In the records that follow, find each line with the word "НИОКР" and copy it.

┏━━

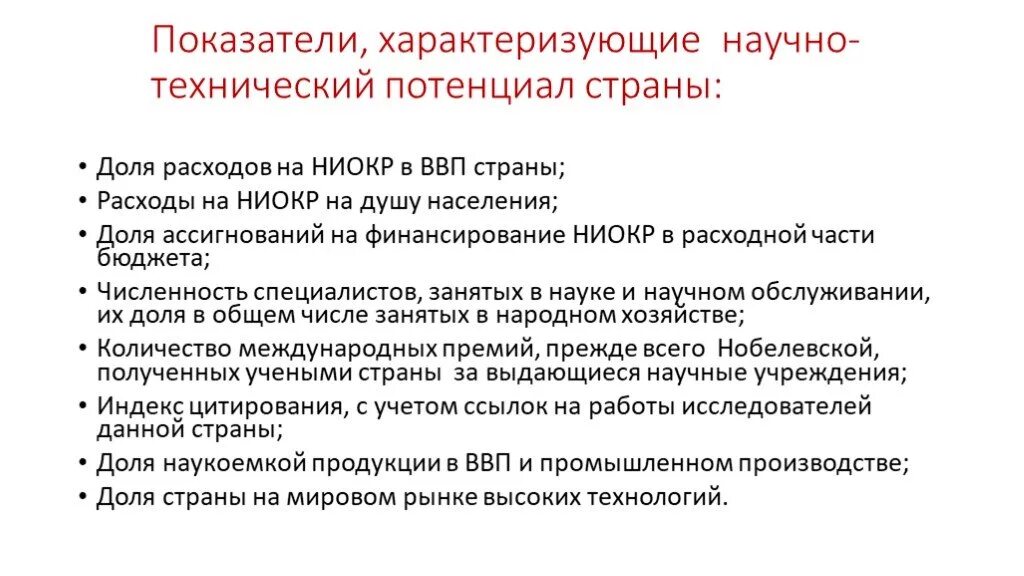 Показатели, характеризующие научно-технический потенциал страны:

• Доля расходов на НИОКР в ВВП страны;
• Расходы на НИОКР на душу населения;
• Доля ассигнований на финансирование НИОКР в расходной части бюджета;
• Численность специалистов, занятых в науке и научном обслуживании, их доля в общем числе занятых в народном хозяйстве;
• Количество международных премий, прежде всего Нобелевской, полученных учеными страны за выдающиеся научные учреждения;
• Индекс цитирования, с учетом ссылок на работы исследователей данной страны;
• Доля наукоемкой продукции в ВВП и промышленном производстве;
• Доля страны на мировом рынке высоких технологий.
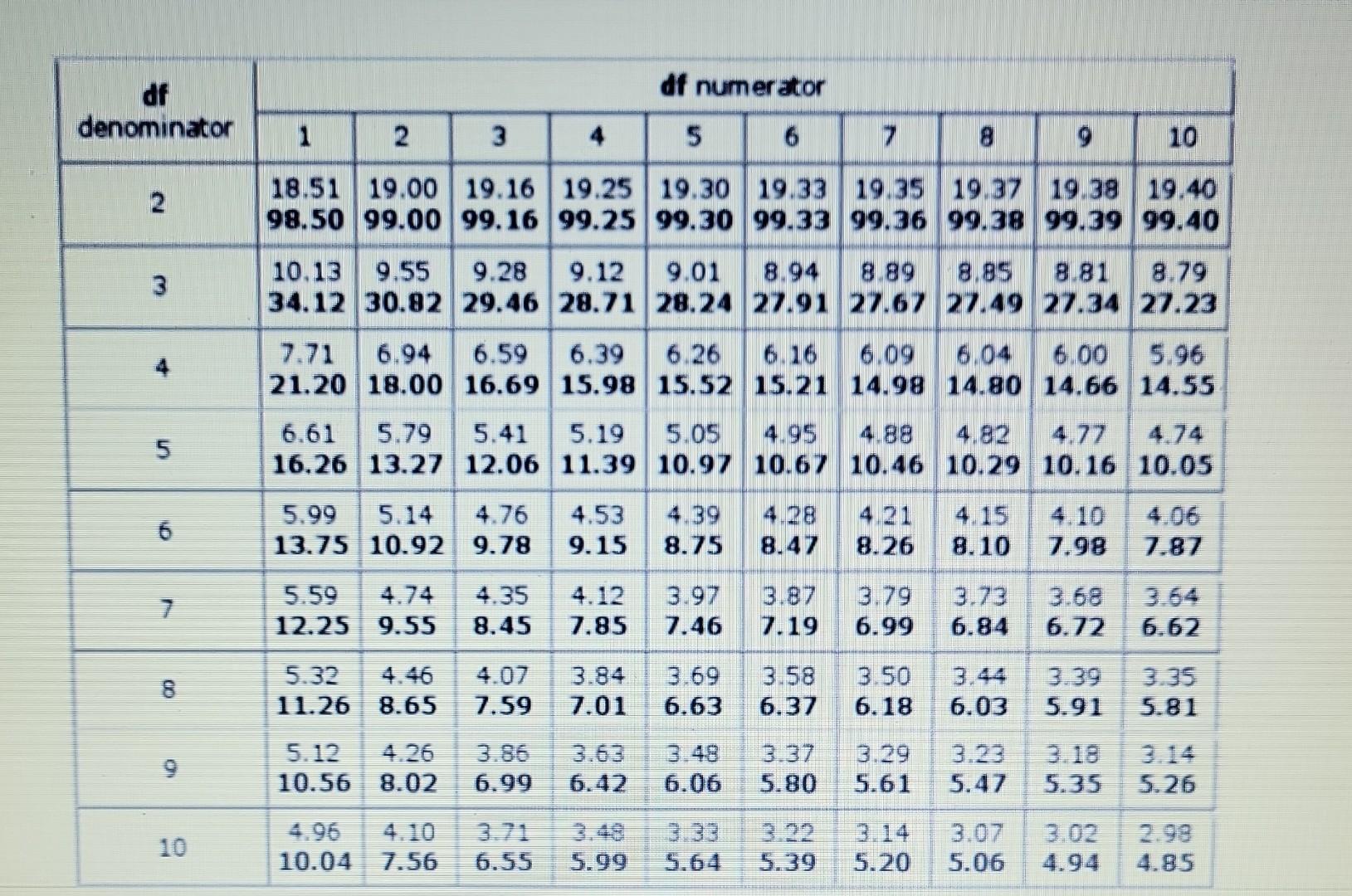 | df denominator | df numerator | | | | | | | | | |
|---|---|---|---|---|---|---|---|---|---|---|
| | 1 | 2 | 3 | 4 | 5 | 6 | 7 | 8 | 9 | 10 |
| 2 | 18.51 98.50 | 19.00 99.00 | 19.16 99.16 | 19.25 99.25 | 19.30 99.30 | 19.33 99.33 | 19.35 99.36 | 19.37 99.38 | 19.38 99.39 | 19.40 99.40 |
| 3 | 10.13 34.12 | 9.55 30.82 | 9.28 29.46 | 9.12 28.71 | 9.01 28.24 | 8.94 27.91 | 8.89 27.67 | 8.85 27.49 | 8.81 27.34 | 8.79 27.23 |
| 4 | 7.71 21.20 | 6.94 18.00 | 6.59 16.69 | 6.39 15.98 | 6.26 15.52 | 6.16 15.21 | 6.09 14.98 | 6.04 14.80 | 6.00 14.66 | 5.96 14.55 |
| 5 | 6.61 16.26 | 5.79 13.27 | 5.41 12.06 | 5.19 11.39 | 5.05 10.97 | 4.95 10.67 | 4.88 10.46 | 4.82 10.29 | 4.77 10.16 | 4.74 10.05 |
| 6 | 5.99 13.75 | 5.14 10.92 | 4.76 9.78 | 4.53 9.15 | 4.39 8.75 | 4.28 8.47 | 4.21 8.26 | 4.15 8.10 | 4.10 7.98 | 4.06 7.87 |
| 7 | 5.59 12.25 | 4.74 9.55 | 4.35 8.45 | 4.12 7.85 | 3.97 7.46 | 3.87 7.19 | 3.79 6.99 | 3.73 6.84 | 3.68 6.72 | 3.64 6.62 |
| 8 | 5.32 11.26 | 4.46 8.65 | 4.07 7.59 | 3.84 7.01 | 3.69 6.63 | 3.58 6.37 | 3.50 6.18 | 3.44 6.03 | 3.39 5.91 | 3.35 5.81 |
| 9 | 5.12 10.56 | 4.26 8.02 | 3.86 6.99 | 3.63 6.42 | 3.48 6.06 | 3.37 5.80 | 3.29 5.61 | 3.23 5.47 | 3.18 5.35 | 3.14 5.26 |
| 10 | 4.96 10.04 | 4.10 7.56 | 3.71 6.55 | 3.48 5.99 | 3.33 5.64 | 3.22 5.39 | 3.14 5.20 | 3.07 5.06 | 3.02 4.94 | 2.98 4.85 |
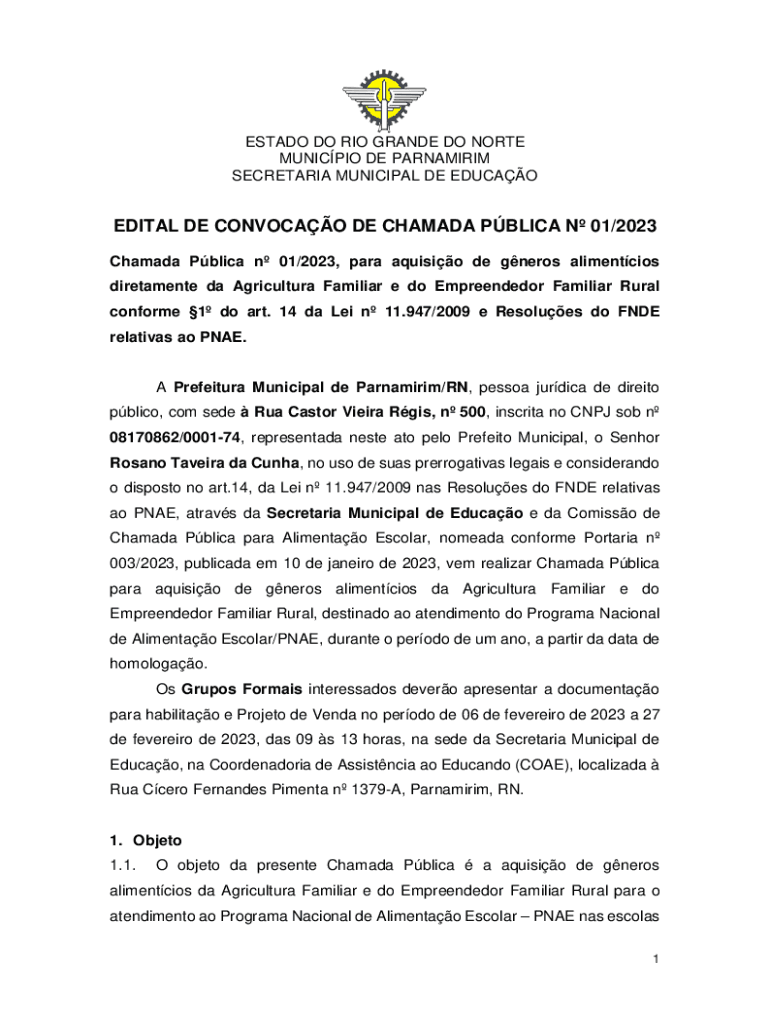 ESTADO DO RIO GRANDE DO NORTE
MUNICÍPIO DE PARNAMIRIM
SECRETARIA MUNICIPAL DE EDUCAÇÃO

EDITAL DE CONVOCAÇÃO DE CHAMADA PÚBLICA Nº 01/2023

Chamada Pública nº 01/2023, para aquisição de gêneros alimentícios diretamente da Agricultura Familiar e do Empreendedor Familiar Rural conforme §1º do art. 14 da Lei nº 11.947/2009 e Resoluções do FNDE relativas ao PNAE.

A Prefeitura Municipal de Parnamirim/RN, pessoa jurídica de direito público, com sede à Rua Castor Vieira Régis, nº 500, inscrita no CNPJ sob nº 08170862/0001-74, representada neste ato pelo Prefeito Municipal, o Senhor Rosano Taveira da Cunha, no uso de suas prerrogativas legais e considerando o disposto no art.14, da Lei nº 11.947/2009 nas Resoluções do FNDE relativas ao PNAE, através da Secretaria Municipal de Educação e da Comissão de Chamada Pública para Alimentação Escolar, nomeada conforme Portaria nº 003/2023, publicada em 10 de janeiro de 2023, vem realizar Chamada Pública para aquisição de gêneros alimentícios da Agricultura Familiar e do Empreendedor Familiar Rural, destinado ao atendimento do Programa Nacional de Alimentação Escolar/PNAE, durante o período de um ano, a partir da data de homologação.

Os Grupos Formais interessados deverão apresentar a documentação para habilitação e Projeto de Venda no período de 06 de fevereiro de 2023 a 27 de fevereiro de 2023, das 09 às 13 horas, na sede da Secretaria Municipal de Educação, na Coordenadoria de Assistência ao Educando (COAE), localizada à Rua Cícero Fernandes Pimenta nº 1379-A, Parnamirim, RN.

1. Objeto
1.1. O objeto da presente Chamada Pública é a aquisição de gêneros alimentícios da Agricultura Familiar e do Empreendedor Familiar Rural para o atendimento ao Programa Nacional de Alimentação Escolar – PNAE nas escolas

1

┗━━

Task result -
• Доля расходов на НИОКР в ВВП страны;
• Расходы на НИОКР на душу населения;
• Доля ассигнований на финансирование НИОКР в расходной части бюджета;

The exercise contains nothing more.